El jarrón chino
CÓMO retumbaba la otra noche, en la colina de El Loco, la distante oquedad, el helado desapego con que Felipe González hablaba de José Luis Rodríguez Zapatero. Gélido en la palabra, displicente en el gesto, cortante en la mirada; calibrando adjetivos con un metrónomo invisible para impedir que se escapara una sola nota de entusiasmo. Y ese rictus tan estudiado de alejamiento, esa lograda composición gestual de maliciosa indolencia. Su rostro escéptico componía un discurso subtitulado a sus palabras corteses, a sus elogios administrados con el cuentagotas del recelo. En Andalucía le decimos a eso echar perfume con el frasco cerrado.
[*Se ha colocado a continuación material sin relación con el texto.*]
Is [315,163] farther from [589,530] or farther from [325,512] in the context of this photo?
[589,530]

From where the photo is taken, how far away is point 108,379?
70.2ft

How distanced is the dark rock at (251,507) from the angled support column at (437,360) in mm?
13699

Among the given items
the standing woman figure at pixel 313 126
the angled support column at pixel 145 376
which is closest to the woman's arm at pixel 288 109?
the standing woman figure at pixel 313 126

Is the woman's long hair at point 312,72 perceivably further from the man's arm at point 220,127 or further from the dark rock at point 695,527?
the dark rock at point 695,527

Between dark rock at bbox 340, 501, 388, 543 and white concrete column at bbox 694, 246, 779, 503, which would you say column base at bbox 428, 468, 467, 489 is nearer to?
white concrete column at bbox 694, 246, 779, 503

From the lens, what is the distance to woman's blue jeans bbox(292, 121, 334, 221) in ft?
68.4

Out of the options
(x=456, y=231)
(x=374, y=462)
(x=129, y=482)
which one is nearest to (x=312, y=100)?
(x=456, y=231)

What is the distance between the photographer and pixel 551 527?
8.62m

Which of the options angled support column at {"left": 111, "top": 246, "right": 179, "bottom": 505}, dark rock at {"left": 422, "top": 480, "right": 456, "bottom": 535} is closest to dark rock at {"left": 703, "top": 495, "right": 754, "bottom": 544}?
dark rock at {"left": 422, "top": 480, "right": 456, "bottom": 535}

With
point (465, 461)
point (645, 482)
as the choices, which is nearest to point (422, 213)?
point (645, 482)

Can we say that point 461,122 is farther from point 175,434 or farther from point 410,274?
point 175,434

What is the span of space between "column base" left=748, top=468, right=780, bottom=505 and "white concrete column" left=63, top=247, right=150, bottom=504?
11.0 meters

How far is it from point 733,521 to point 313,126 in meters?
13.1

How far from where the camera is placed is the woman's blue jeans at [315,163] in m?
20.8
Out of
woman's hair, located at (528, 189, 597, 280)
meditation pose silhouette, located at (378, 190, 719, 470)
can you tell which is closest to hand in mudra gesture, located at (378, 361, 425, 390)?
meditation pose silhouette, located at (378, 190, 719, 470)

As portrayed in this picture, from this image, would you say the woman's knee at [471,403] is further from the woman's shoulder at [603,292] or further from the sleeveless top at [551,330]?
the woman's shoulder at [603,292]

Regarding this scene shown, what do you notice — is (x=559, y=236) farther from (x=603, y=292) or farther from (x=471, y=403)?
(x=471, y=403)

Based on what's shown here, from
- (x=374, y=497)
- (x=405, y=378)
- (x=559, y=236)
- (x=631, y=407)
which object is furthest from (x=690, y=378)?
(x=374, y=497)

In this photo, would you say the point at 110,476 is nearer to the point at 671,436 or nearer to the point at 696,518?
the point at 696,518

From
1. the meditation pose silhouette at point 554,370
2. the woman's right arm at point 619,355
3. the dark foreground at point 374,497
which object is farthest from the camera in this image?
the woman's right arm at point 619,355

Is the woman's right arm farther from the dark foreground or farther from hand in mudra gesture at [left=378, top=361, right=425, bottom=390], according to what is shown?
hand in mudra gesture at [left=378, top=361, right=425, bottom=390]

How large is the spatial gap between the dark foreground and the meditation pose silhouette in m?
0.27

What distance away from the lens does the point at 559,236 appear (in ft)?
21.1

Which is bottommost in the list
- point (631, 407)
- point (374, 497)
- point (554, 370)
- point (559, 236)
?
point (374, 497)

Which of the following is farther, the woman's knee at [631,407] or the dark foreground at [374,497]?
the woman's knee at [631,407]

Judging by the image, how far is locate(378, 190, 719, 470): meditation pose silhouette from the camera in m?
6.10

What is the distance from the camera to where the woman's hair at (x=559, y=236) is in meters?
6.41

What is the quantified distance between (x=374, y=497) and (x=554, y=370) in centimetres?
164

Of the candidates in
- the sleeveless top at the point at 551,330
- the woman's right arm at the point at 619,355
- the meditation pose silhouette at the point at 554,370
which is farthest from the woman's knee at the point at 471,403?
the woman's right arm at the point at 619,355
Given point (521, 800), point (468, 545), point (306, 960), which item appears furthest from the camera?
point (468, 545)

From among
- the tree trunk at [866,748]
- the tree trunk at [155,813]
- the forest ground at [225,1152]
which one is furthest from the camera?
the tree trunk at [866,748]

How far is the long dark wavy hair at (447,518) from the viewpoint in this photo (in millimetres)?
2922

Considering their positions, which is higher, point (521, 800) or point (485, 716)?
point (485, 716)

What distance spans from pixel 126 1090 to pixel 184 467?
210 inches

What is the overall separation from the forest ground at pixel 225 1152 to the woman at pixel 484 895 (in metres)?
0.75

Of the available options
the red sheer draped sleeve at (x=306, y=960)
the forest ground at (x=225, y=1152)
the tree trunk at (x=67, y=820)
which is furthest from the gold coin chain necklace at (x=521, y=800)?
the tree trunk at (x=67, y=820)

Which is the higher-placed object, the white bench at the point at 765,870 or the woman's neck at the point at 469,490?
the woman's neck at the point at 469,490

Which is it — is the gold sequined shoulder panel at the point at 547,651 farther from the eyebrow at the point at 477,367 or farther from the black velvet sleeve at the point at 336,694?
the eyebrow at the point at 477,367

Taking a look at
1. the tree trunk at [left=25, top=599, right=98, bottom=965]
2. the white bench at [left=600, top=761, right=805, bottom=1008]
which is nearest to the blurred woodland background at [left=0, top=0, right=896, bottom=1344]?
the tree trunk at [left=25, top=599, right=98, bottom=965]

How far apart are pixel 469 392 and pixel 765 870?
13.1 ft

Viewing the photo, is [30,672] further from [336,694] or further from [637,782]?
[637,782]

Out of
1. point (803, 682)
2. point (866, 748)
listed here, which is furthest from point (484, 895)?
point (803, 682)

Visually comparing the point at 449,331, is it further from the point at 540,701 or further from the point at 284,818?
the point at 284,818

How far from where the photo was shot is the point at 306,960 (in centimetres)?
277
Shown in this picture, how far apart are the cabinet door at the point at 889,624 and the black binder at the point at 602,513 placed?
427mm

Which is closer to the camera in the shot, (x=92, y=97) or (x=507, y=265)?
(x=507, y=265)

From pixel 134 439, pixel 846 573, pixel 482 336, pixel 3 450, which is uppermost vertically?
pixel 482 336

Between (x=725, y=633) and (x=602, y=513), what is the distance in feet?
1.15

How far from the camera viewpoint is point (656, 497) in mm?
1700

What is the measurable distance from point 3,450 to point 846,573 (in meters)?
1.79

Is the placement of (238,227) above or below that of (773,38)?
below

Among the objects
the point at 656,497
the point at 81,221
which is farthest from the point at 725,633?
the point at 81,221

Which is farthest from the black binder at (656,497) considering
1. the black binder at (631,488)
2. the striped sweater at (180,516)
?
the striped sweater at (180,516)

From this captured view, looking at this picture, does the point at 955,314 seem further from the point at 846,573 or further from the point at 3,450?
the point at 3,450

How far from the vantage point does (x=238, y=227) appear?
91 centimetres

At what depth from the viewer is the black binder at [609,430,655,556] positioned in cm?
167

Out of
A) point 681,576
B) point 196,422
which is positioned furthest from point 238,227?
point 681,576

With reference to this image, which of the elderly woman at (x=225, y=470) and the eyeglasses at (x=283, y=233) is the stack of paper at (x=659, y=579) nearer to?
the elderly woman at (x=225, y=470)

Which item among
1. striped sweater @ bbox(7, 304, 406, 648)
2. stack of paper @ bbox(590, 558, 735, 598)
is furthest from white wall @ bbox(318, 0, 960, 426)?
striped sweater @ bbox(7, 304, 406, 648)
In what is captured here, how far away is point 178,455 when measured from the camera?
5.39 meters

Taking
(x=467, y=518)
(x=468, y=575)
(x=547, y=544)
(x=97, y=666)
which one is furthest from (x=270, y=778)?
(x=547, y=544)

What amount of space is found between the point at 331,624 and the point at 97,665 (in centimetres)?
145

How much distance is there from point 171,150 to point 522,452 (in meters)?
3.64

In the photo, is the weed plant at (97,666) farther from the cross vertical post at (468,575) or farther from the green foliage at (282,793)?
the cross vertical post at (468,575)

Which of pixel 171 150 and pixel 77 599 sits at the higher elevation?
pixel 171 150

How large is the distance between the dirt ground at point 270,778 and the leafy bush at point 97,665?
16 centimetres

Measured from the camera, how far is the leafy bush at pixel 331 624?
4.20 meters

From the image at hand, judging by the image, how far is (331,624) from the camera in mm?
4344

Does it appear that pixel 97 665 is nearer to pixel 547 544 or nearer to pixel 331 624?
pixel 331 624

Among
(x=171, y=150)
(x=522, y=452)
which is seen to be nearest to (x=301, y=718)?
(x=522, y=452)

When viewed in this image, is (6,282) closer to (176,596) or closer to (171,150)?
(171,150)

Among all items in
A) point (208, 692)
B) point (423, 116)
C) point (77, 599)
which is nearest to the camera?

Una década ha tardado Felipe en encajarse a sí mismo como un actor retirado que asiste a una función ajena. Diez años para asentar el rencor que abotargaba su rostro y le sembraba en los ojos arrugas de rabia y encono. Ahora se le ve suelto, autoaceptado, quizá más cómodo a medida que observa cómo le agrandan las comparaciones. Su perfil de demiurgo aún conserva algo de ese carisma de seducción que le permitía flotar en una ciénaga de poder degradado. Sabe que el tiempo corre a su favor porque difumina los contornos, suaviza los recuerdos y cicatriza las heridas. Ha sobrevivido a su propio horror, y administra con un filtro de gélida crueldad -¿a qué memorialista iría dirigido el profundo desprecio con el que repetía eso de que «hay gente con la que me niego a tomar café»?- las referencias de su borroso liderazgo.
Un ex presidente es como un jarrón chino, le dijo a Quintero; una reliquia valiosa que estorba en todas partes y que nadie sabe dónde poner. Y era la frase como un reproche elíptico para quienes -lo dice en privado con menor recato- creen haber inventado la política y se lanzan con adanismo suicida a inaugurar un mundo que ya estaba inventado mucho antes de que ellos lo estrenasen. Le preguntó el de la Colina por el diálogo con ETA y envolvió la respuesta en unos monumentales, clamorosos corchetes de escepticismo. El jarrón chino brillaba a punto de romperse en el aparador de una sala donde nadie parece tenerlo en cuenta.
Resultaba imposible, sin embargo, escucharle sin pensar en algún otro jarrón recién colocado, en una alacena simétrica, entre el mobiliario inútil del desván del poder. Cargado hasta los topes, como Felipe al principio, de un resentimiento sin destilar aún a través de la quebradiza y porosa porcelana de la ausencia. Esperanzado acaso con figurar en un abstracto inventario de bienes recuperables. Incómodo todavía por no poder gozar siquiera del consuelo de las comparaciones. Demasiado joven para resignarse -también como González hace un decenio- a un destino de polvo acumulado sobre su memoria. Ay, los jarrones chinos; tan raros, tan frágiles, tan lujosos, tan dolorosamente innecesarios en la funcionalidad desagradecida de la política. Siempre a la espera de que su pátina de fulgor derrotado envejezca con el contraste estéril de los fracasos ajenos.